Task objective. The goal is an unaltered copy of the records below, minus any images.
======== Data in this exercise
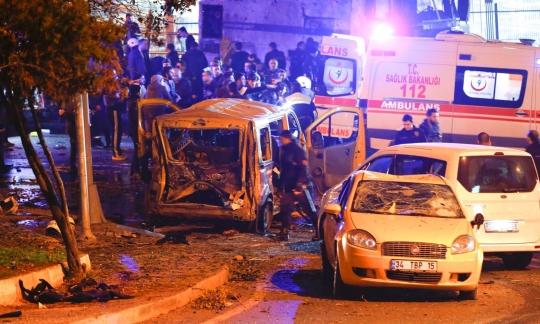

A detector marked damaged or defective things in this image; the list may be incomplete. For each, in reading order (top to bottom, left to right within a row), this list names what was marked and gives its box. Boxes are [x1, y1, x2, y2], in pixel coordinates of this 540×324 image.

broken van window [165, 128, 240, 165]
broken van window [352, 180, 462, 218]
shattered glass [350, 181, 464, 219]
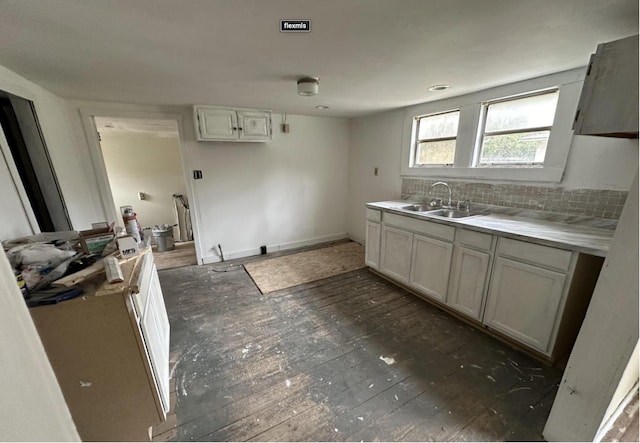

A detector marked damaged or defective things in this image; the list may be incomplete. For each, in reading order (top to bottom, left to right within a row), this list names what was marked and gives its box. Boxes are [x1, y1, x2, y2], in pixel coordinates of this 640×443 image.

damaged flooring [151, 251, 560, 442]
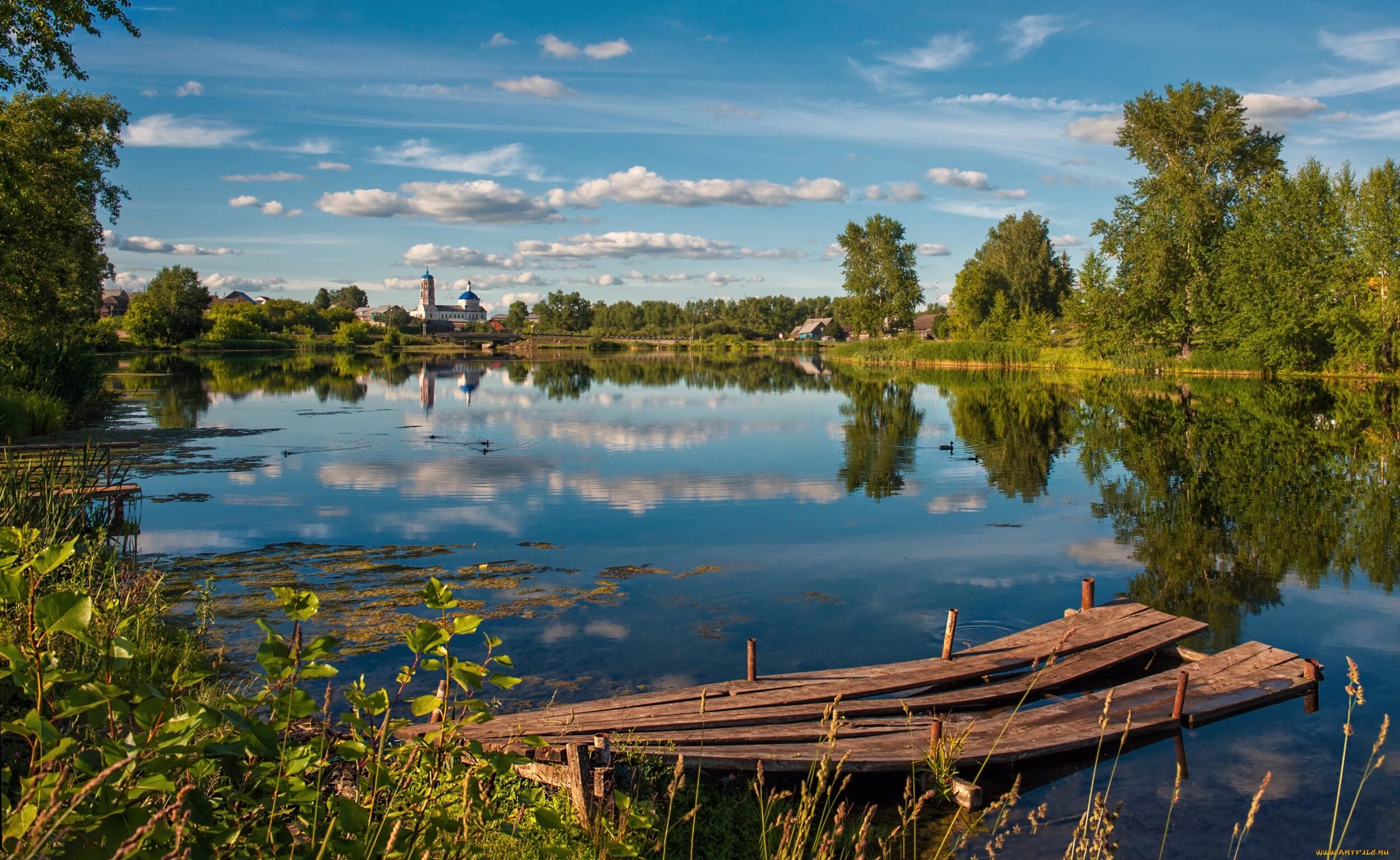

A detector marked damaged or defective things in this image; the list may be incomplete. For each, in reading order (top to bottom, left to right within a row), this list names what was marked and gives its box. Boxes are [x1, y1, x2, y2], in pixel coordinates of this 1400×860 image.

rusty metal post [1165, 668, 1192, 722]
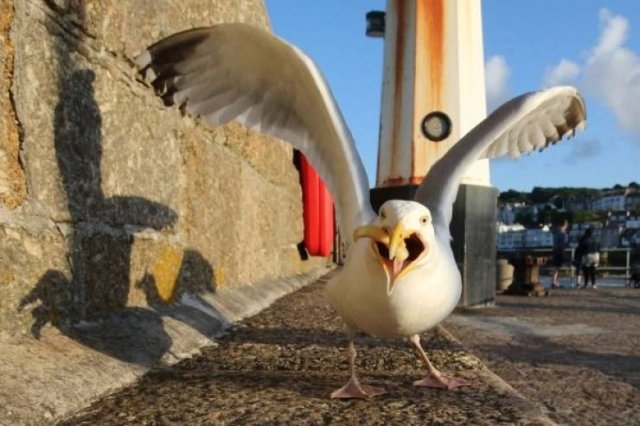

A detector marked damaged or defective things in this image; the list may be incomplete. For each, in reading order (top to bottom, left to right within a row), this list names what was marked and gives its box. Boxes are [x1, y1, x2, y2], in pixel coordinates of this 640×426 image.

rusty metal pole [368, 0, 498, 306]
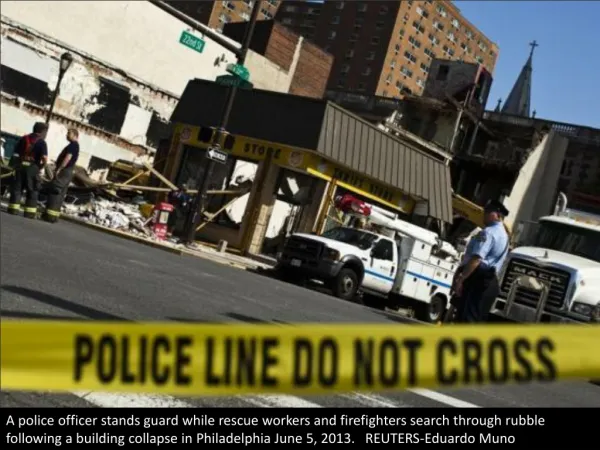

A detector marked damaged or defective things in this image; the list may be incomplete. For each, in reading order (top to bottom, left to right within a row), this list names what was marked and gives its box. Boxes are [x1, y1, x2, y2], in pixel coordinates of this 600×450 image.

damaged wall [0, 1, 298, 96]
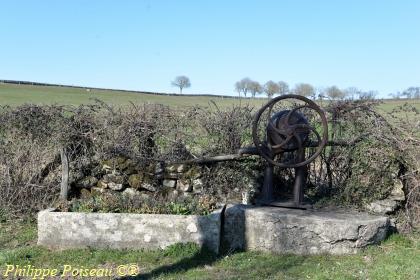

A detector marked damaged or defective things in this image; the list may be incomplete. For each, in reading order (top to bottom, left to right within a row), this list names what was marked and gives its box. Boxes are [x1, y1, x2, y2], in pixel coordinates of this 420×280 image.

rusty iron mechanism [174, 95, 328, 209]
rusty iron mechanism [251, 94, 326, 208]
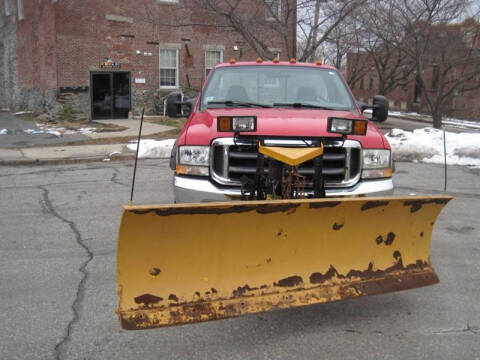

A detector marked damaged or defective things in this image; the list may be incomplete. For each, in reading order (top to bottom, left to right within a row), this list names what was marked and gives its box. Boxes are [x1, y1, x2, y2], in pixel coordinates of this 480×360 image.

rusty plow blade [116, 195, 450, 330]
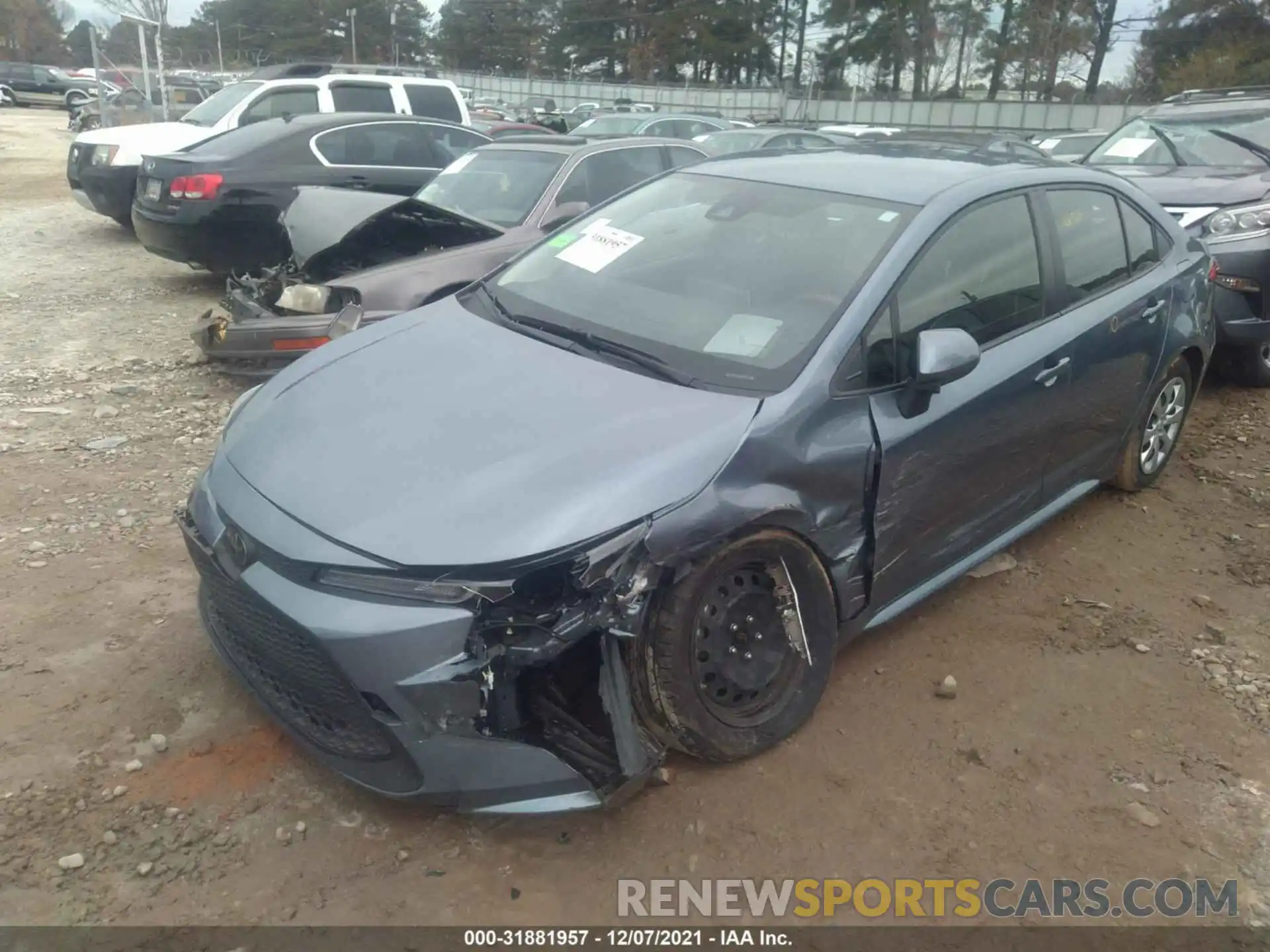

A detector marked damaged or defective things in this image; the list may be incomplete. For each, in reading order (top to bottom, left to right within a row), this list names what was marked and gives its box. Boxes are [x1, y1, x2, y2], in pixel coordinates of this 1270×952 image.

shattered headlight [275, 283, 332, 312]
wrecked black car [193, 134, 704, 368]
shattered headlight [1201, 200, 1270, 246]
crumpled front bumper [183, 460, 611, 809]
shattered headlight [318, 569, 516, 606]
wrecked black car [179, 149, 1212, 809]
damaged toyota corolla [184, 147, 1217, 809]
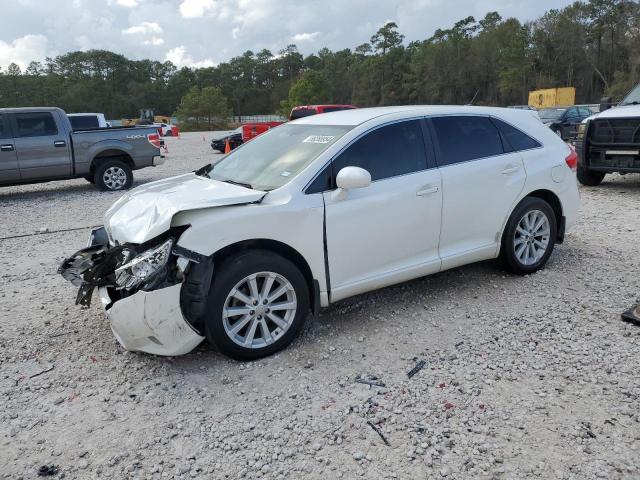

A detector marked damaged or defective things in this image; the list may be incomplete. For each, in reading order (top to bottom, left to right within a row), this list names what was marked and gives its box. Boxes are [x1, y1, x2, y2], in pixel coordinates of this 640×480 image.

crumpled hood [584, 103, 640, 122]
broken headlight [113, 238, 171, 290]
crumpled hood [105, 173, 264, 244]
damaged white suv [61, 106, 580, 360]
detached front bumper [98, 284, 202, 354]
broken front bumper [98, 284, 202, 354]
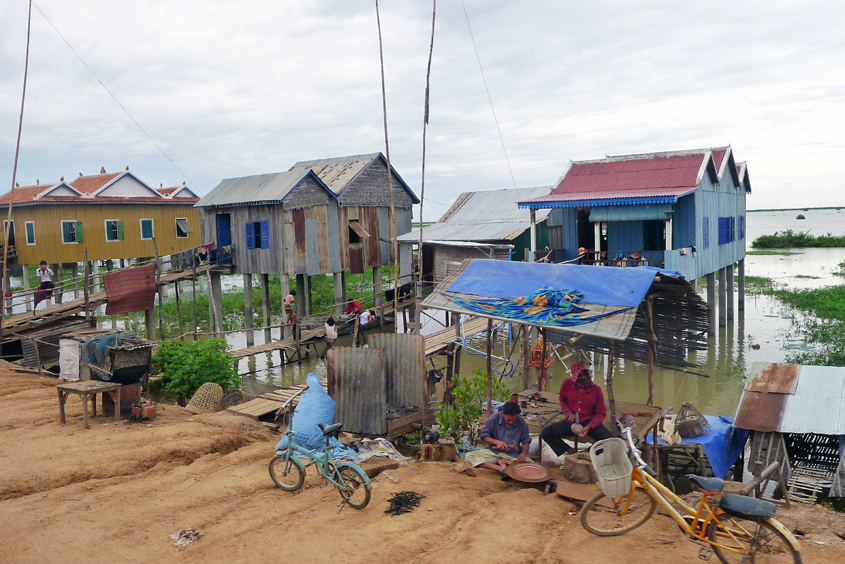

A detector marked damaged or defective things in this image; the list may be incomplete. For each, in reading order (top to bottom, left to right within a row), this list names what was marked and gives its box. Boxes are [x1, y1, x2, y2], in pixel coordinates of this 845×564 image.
================
Response to the task.
A detector marked damaged or defective things in this image; the list may be incomplete. For each, in reading order (top to bottom, left to right within a row), this list names what was marked and gives its box. Boxes are [x1, y1, x2, y2], in pixel coordinates of this 540×324 image.

broken van window [165, 128, 240, 165]
broken van window [352, 180, 462, 218]
shattered glass [350, 181, 464, 219]

A detector marked damaged or defective things in this image; the list may be incomplete. For each, in reading order (top to bottom, left to right within a row), this list names what was marked and gives its box. Boxes are [x1, y1, x2, y2], in pixel coordinates of this 640×443 image.

damaged flooring [151, 251, 560, 442]

A detector marked damaged or defective things in this image; the list may be incomplete. For each, in reading order (top to bottom, left to right within a row), this list names what was marked and gives its box. Boxes are [x1, y1, x2, y2], in pixel coordinates of this 1400×860 image.

rusty metal post [1165, 668, 1192, 722]

A detector marked damaged or defective things in this image; the list may be incomplete. For each, in reading order (top to bottom, left to right within a row), this list names what was marked and gives its box. Boxes are [x1, y1, x2, y2], in pixel coordinates of this 640×426 image.

rusty metal pole [368, 0, 498, 306]

A detector marked damaged or defective things in this image; the list may be incomplete. For each, in reading order (top to bottom, left to right within a row), this list names what was marked and gives its box. Boxes are [x1, y1, x2, y2], in pixel coordinates of this 600×450 image.

damaged wall [0, 1, 298, 96]

A detector marked damaged or defective things in this image; the list may be incomplete. For each, in reading order (top to bottom, left to right within a row), this list names what was marked and gives its box. Boxes are [x1, y1, x2, y2], in pixel coordinates of this 420×280 image.

rusty iron mechanism [174, 95, 328, 209]
rusty iron mechanism [251, 94, 326, 208]

A detector marked damaged or defective things in this image; the list may be incomplete. For each, in reading order (top to bottom, left to right within a row), this list names what was marked and gives its box. Boxes are [x1, y1, x2, y2], in pixel coordinates of this 480×360 image.

rusty plow blade [116, 195, 450, 330]

A detector marked damaged or defective things in this image; the list may be incomplete. For each, in reading order (top to bottom, left to right within a row), this list names what was marked and gives its box. Boxes are [x1, y1, x2, y2], in pixel coordinates of this 1270×952 image.

shattered headlight [275, 283, 332, 312]
wrecked black car [193, 134, 704, 368]
shattered headlight [1201, 200, 1270, 246]
crumpled front bumper [183, 460, 611, 809]
shattered headlight [318, 569, 516, 606]
wrecked black car [179, 149, 1212, 809]
damaged toyota corolla [184, 147, 1217, 809]

A detector marked damaged or defective things in this image; the list may be incomplete. For each, in reading order (top to bottom, left to right within a row), this list names what was marked and gives its box. Boxes are [x1, y1, x2, y2], in pixel coordinates of this 640×480 image.

crumpled hood [584, 103, 640, 122]
broken headlight [113, 238, 171, 290]
crumpled hood [105, 173, 264, 244]
damaged white suv [61, 106, 580, 360]
detached front bumper [98, 284, 202, 354]
broken front bumper [98, 284, 202, 354]

A detector marked damaged or defective things in this image; the list may be incomplete. For each, in reading order (top to bottom, left to right within a row), this list names what was marked and gives its box. Boxes are [x1, y1, x2, y2], in pixel coordinates of this 845×564 image.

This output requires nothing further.